“Oh, it’s a simple enough chore.” He produced an electric screwdriver from one cluttered side pocket. “In the nature of a scavenger hunt.” Shoulders slightly hunched, he approached a flowering shrub. “Control box is hidden under this fragrant bit of foliage. The flowers, and a snappy shade of purple they are indeed, bloom the whole year round. Thing also repels all major insects. My idea.”

“The flowers smell somewhat like old boots.” Smith had joined him near the high garden wall.

“Do you think so? Well, I was trying for something offbeat, not being fond of sweet cloying scents myself.”

“What am I going to be hunting for, Doc?”

Dropping to his knees, Winner began poking around at the roots of the plant. “People, my boy, you’ll be rounding up people. In fact, your old school chums.
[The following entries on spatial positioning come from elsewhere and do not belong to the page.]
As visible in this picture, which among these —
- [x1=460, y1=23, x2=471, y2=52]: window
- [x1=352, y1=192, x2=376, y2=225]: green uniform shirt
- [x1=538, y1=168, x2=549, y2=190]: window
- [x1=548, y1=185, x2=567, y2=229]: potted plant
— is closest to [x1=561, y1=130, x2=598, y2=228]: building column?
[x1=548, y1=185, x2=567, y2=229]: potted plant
Former residents of Horizon House,” he said. “Ah, here’s the dang control box, under this glob of super-efficient synthetic fertilizer I inven-”

“Are these people missing or-”

“Missing, or lost. Five of ’em.” Winner pried the lid off the small gunmetal box that sat on the loamy soil. “Assumption is that most of ’em are still on Zegundo, but scattered to the winds.”

“Who wants them?”

“Our client.”

“Who is?”

“Well, no wonder this was on the fritz, no wonder. This unappealing blue bug has snuck inside my box and committed suicide in the midst of my ingenious and colorful circuitry. Shoo.” With thumb and forefinger Doc Winner lifted the tiny blue corpse free of the box. “A Trinidad-based company called Triplan, Ltd. is financing your mission. Even as we speak, which Whistler may’ve mentioned, we’re merrily scouring the planets in search of a crackajack crew for you.”
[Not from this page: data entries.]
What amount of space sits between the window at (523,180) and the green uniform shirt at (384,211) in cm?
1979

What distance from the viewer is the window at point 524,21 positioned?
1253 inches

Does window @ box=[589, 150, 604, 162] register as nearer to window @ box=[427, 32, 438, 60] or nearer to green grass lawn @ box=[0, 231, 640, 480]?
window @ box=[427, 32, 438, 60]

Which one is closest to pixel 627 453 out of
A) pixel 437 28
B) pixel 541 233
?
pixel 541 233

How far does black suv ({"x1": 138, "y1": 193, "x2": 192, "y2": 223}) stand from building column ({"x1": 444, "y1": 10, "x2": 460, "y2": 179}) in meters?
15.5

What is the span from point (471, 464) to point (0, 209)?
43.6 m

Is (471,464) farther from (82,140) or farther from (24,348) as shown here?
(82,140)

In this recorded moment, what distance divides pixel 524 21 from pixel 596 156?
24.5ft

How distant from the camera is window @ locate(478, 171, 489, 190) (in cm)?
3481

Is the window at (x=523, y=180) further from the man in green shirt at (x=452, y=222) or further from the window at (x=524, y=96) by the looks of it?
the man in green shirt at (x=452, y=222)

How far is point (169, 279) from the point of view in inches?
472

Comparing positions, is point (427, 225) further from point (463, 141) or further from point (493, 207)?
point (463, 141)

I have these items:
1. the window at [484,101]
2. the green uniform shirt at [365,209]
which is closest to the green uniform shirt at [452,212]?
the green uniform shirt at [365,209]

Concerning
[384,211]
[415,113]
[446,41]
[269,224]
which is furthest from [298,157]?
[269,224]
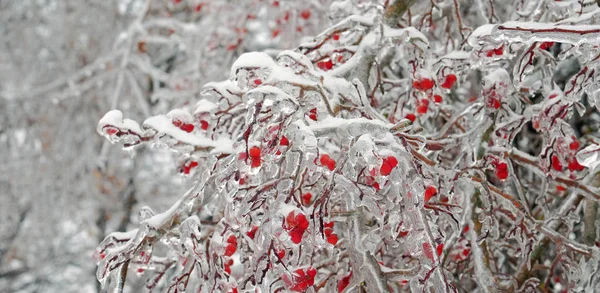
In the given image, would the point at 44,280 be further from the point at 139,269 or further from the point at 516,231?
the point at 516,231

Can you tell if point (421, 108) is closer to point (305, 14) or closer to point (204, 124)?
point (204, 124)

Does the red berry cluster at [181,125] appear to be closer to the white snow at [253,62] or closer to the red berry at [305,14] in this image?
the white snow at [253,62]

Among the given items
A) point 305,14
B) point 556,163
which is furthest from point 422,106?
point 305,14

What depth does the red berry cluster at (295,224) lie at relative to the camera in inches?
44.0

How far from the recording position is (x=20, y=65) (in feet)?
18.1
Walking back to his chair, Smith sat. “Would your contact at Triplan be a guy named Benton Arloff?”

Winner shut the box, nudged it into its former position, and grunted to his feet. “Arloff’s the lad who married Jennifer Westerland a couple years back, I believe,” he said. “Yes, he’s our client, Jared. Do you object to working for him and his firm?”

After a few silent seconds Smith answered, “Nope. But why’s Arloff so anxious to find these missing Horizon Kids?”

“A sentimental gesture,” said Doc Winner. “What he, along with his dear wife and her sweet greyhaired mother, has in mind is a reunion of all you tots. Years have passed, you’re all full grown, time to get together once again to wax tearful about old times.”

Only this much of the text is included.